The 5 best tools for responsive design

Let me start by saying this, I will not be including any point-and-click design tools in this list (think Adobe Edge Reflow). The reason is simple enough, I believe that they’re bad for everyone; designers, clients, coders… everyone suffers.

It’s not a question of the quality of code output by these programs. It’s not because it makes design “too easy”. It’s because no matter how good these programs are, they will always limit the people who use them.

They will be limited, not even by what the program can accomplish, but by what they think it can accomplish. If they think about it, the average user will likely compare it to tools like PowerPoint and/or any number of print design programs, falling once again into old mindsets. Therein lies the problem. Visual web publishing tools will always try to apply old processes to new technologies.

A truly web-oriented workflow is one that embraces the underlying concepts and technologies upon which the web is built. Sure, you can use any number of visual tools to create websites that are technically responsive, but you’d be missing the point.

● **DATASET**:

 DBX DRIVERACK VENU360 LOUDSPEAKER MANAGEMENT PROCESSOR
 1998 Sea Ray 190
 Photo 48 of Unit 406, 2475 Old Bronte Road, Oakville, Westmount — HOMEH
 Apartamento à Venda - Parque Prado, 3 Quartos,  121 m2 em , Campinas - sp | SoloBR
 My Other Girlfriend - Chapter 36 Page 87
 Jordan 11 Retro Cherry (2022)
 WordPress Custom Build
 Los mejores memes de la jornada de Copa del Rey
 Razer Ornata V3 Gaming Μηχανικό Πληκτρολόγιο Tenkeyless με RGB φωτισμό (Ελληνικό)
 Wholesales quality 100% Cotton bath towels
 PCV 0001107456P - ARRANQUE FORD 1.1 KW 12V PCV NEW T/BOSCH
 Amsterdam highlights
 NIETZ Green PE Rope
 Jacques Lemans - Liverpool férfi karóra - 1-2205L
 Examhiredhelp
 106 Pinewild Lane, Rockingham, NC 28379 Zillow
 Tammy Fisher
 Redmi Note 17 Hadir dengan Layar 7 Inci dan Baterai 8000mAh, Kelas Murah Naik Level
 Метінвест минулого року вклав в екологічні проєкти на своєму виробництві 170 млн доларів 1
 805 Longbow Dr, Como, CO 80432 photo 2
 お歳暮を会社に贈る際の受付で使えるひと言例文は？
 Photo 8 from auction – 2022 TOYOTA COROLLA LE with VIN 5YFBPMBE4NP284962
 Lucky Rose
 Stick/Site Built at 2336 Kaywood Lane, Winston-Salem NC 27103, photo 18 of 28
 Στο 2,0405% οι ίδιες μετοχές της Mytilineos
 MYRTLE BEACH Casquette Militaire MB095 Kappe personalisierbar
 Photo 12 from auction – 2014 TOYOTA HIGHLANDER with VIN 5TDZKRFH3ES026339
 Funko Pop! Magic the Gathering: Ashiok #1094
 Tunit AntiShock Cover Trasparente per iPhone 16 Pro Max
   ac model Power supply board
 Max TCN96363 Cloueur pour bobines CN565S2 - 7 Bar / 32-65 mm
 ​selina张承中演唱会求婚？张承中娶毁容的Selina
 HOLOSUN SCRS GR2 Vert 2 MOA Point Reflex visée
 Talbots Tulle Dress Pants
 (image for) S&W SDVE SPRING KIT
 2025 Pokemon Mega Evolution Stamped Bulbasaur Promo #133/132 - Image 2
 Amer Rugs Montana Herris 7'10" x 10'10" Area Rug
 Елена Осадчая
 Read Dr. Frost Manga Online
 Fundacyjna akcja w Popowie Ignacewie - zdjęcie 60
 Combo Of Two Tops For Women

● **EXERCISES TO COMPLETE**:
a – Quote the article on responsive design tools starting with "They will be" and going on through "to new technologies.".
b – Rewrite the records starting with the first line and going on through the line with "Funko Pop! Magic the Gathering: Ashiok #1094", changing "TOYOTA" to "HONDA" and leaving everything else the same. Give only those lines.

● **EXERCISE RESPONSES**:
a –
They will be limited, not even by what the program can accomplish, but by what they think it can accomplish. If they think about it, the average user will likely compare it to tools like PowerPoint and/or any number of print design programs, falling once again into old mindsets. Therein lies the problem. Visual web publishing tools will always try to apply old processes to new technologies.

b –
 DBX DRIVERACK VENU360 LOUDSPEAKER MANAGEMENT PROCESSOR
 1998 Sea Ray 190
 Photo 48 of Unit 406, 2475 Old Bronte Road, Oakville, Westmount — HOMEH
 Apartamento à Venda - Parque Prado, 3 Quartos,  121 m2 em , Campinas - sp | SoloBR
 My Other Girlfriend - Chapter 36 Page 87
 Jordan 11 Retro Cherry (2022)
 WordPress Custom Build
 Los mejores memes de la jornada de Copa del Rey
 Razer Ornata V3 Gaming Μηχανικό Πληκτρολόγιο Tenkeyless με RGB φωτισμό (Ελληνικό)
 Wholesales quality 100% Cotton bath towels
 PCV 0001107456P - ARRANQUE FORD 1.1 KW 12V PCV NEW T/BOSCH
 Amsterdam highlights
 NIETZ Green PE Rope
 Jacques Lemans - Liverpool férfi karóra - 1-2205L
 Examhiredhelp
 106 Pinewild Lane, Rockingham, NC 28379 Zillow
 Tammy Fisher
 Redmi Note 17 Hadir dengan Layar 7 Inci dan Baterai 8000mAh, Kelas Murah Naik Level
 Метінвест минулого року вклав в екологічні проєкти на своєму виробництві 170 млн доларів 1
 805 Longbow Dr, Como, CO 80432 photo 2
 お歳暮を会社に贈る際の受付で使えるひと言例文は？
 Photo 8 from auction – 2022 HONDA COROLLA LE with VIN 5YFBPMBE4NP284962
 Lucky Rose
 Stick/Site Built at 2336 Kaywood Lane, Winston-Salem NC 27103, photo 18 of 28
 Στο 2,0405% οι ίδιες μετοχές της Mytilineos
 MYRTLE BEACH Casquette Militaire MB095 Kappe personalisierbar
 Photo 12 from auction – 2014 HONDA HIGHLANDER with VIN 5TDZKRFH3ES026339
 Funko Pop! Magic the Gathering: Ashiok #1094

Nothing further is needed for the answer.